They will have to because the number of people who have PD is growing at such
a rate pretty soon they will be calling it a pandemic every country is being effected and that will drive the recherché to get a cure. Or is that just a dream i am in my 70s so i have lived a good life but what about the poor buggers in there 50s or younger its time we got a cure , all the best George -
i can understand his concern it seems to be the expectation that it only lasts for a short time so i can think that the getting ready to have this type of operation must be a bit daunting, just the thought that your awake and are Abeal to hear what is happening to me is a pretty scarey thing so i can understand his worry that though he is well now it may not last, it would be a last sort thing a person like me wouldn’t mind having done .
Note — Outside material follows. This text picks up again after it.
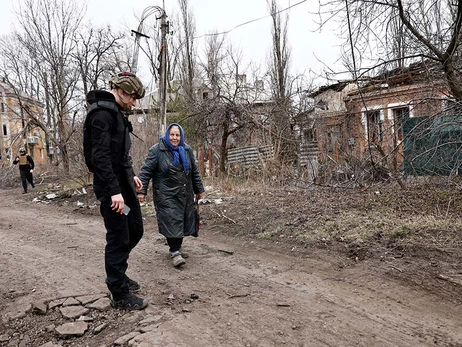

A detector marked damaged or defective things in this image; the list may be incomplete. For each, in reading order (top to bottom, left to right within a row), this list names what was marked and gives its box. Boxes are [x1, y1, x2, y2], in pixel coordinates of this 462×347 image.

damaged house [296, 63, 452, 182]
I think that deep inside he has these thoughts, i don’t blame him at all. -
Hi there i have not adjusted my dosage as yet i find it depends on the day what you are doing if you are using your brain a lot or it is a bad day weather wise and you are siting watching TV not as i would call it a big mental day a lot then i some time miss my middle of the day pill and i find this happened quite a bit ,so i think in that respect i would have cut it down my dosage. But it is a good point you made i must put it to my doctor ,i take a Aziect at 10 and that is a very good pill and i believe if i was on these pills instead of the levodopa i would be lot better but that is for me to find out that could be a point for me to try it out .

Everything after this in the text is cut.